Comment faire aimer la lecture et l’écriture ?
« La main droite en haut, en l’air, et dites Bi, Bi, la main gauche en bas, et dites Lo, Lo »
Lorsque j’ai commencé à apprendre le français dans une université des Jésuites au Japon, avec une soixantaine d’étudiants de 18 ans, je chantais et dansais en répétant cette série de sons pour m’habituer à la sonorité et l’articulation particulières à la langue française. En effet le programme d’apprentissage était tout d’abord destinée à la maîtrise linguistique psychomoteur.
Cette méthode d’apprentissage est basée sur la théorie qu’une langue s’apprend essentiellement par les trois sens : sensoriel, visuel et gestuel. Il fallait surtout apprendre à reproduire ce qu’on entendait, comme l’apprentissage d’un instrument musical, mais l’instrument était notre voix. Il fallait répéter et répéter jusqu’à obtenir l’automatisme du positionnement de la langue et du mouvement musculaire, tout en soufflant.
Beaucoup de mes camarades de classe préféraient apprendre des matières plus sophistiquées dignes des études unversitaires.
Mais je savais que cette méthode était la plus efficace puisqu’après avoir acquis la capacité de reproduire les sons, il est facile de passer à la lecture et l’écriture. J’avais déjà pratiqué presque la même méthode pour apprendre l’anglais. D’ailleurs, la première étape pour apprendre à traduire simultanément d’anglais en japonais ou vice versa, c’était de répéter ce que l’on entendait simultanément.
Parfois, nous avons des blocages, parce que nous n’avons jamais fait ce mouvement.
C’est comme dans une salle de gym, certains mouvements sont plus faciles que d’autres.
C’est aussi pour cela qu’il est conseillé de toujours organiser un atelier d’éveil des sens pour les jeunes enfants. Aujourd’hui, nous savons que le fœtus développe sa capacité sensorielle dès le début de la grossesse. Et il paraît que les bébés se détendent à l’écoute de la musique de Mozart.
Et la voix est un instrument extraordinaire et les bébés s’entraînent avant de commencer à parler en faisant toute sorte de bruits par la bouche.
Pour avoir cette flexibilité de reproduire les mêmes sons, ils s’entrainent aussi en faisant des mouvements du corps. Finalement le début de l’apprentissage d’une langue est presque un sport.
Les bébés apprennent à parler, sous l’encouragement de leur entourage, mais surtout de leurs parents, c’est comme leurs premiers pas.
Comment un enfant commence-il à aimer lire et écrire ? Lorsque je commençai à apprendre l’anglais, j’étais tellement curieuse de savoir comment vivent les gens qui parlent une autre langue que la mienne : dans quel genre de maison vivent-ils, comment sont-ils habillés… qu’est-ce qu’ils mangent ? Inconsciemment j’ai commencé à parcourir l’atlas et l’encyclopédie.
Et j’ai trouvé des magazines qui encourageaient à avoir des correspondants à l’étranger « pen friends »

----

*À faire:*
• 1. Reformulez sous forme de liste plus courte le paragraphe du texte qui commence par « Cette méthode d'apprentissage », sans perdre ses faits principaux.
• 2. D'après le texte, à l'écoute de quelle musique les bébés se détendraient-ils, s'il vous plaît ?
• 3. Modifiez dans le texte tout le passage depuis « C’est comme dans » jusqu'à « musique de Mozart. », en remplaçant « salle de gym » par « salle de sport ».

*Lignes fournies:*
----

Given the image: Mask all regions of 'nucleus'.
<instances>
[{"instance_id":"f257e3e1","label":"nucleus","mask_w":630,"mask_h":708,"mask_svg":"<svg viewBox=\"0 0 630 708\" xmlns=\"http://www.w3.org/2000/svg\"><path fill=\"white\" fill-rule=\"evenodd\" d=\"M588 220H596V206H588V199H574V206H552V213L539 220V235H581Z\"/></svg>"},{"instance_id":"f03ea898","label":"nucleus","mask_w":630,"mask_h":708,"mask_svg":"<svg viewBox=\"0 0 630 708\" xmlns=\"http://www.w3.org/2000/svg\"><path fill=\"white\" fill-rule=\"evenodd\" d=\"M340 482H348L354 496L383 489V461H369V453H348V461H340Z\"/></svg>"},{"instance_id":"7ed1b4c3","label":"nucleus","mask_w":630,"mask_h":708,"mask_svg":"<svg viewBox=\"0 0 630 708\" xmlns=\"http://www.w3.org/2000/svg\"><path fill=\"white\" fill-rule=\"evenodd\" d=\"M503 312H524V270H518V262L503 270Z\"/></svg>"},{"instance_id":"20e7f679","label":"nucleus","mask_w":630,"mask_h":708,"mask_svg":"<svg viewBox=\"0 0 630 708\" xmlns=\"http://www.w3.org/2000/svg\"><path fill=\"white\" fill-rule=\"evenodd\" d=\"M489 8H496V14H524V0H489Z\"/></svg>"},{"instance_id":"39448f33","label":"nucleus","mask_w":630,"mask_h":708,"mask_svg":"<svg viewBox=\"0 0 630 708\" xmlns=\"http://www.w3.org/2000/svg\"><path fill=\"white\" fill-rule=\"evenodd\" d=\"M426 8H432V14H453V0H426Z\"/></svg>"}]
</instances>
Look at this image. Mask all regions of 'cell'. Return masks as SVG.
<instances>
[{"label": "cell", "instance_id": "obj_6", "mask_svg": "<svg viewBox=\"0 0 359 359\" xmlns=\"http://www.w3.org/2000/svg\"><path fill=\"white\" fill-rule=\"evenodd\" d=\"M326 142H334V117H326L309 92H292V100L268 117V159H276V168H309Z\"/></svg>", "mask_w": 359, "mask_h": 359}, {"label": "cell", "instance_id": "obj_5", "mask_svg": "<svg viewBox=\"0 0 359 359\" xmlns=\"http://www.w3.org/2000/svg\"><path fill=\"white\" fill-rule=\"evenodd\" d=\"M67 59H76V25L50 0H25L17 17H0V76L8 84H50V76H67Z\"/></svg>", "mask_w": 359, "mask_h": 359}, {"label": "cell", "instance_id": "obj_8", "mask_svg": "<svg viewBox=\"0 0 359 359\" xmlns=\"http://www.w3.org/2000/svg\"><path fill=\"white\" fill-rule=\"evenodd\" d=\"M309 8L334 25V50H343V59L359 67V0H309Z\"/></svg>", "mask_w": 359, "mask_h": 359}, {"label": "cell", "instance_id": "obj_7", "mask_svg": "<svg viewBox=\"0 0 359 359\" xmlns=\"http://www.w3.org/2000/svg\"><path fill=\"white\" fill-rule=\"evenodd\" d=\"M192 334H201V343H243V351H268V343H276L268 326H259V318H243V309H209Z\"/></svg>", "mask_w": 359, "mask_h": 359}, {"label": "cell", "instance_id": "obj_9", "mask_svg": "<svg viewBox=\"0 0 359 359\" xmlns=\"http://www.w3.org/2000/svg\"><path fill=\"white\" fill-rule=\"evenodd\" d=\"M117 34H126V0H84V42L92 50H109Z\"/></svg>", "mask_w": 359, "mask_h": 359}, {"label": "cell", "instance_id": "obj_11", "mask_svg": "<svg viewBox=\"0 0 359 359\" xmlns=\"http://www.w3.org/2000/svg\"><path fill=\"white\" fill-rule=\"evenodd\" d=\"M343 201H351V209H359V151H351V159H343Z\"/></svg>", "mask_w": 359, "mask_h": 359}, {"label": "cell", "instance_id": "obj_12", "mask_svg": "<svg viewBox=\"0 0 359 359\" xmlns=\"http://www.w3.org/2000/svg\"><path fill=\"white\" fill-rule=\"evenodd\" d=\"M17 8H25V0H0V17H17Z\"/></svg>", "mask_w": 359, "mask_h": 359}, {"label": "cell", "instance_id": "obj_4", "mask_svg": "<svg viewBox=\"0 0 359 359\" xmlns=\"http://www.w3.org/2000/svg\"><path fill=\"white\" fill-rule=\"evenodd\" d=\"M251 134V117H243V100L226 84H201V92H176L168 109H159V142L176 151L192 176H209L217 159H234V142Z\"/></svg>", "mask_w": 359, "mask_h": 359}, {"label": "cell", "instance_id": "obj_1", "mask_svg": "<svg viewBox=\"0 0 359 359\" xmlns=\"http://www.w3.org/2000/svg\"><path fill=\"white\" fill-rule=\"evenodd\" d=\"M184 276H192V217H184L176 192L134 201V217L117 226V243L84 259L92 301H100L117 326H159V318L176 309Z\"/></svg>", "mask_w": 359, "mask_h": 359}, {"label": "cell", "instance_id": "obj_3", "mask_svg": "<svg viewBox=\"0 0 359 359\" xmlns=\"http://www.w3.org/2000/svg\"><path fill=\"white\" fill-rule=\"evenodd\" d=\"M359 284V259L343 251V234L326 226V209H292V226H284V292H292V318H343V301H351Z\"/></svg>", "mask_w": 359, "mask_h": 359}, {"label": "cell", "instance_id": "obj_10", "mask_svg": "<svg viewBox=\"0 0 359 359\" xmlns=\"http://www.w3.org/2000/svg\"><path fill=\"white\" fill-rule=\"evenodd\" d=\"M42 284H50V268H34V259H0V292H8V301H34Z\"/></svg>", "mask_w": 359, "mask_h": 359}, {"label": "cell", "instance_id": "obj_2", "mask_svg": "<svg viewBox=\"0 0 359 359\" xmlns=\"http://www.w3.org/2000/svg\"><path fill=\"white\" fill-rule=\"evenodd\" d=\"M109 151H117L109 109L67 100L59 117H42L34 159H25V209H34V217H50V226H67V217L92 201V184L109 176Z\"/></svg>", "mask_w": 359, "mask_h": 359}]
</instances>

----

*Corrigé des exercices:*
• 1.
- La méthode repose sur l'idée qu'une langue s'apprend surtout par trois sens : sensoriel, visuel et gestuel.
- Il faut apprendre à reproduire ce qu'on entend, comme avec un instrument de musique, la voix servant d'instrument.
- On répète jusqu'à automatiser la position de la langue et le mouvement musculaire, tout en soufflant.

• 2. La musique de Mozart.

• 3.
C’est comme dans une salle de sport, certains mouvements sont plus faciles que d’autres.
C’est aussi pour cela qu’il est conseillé de toujours organiser un atelier d’éveil des sens pour les jeunes enfants. Aujourd’hui, nous savons que le fœtus développe sa capacité sensorielle dès le début de la grossesse. Et il paraît que les bébés se détendent à l’écoute de la musique de Mozart.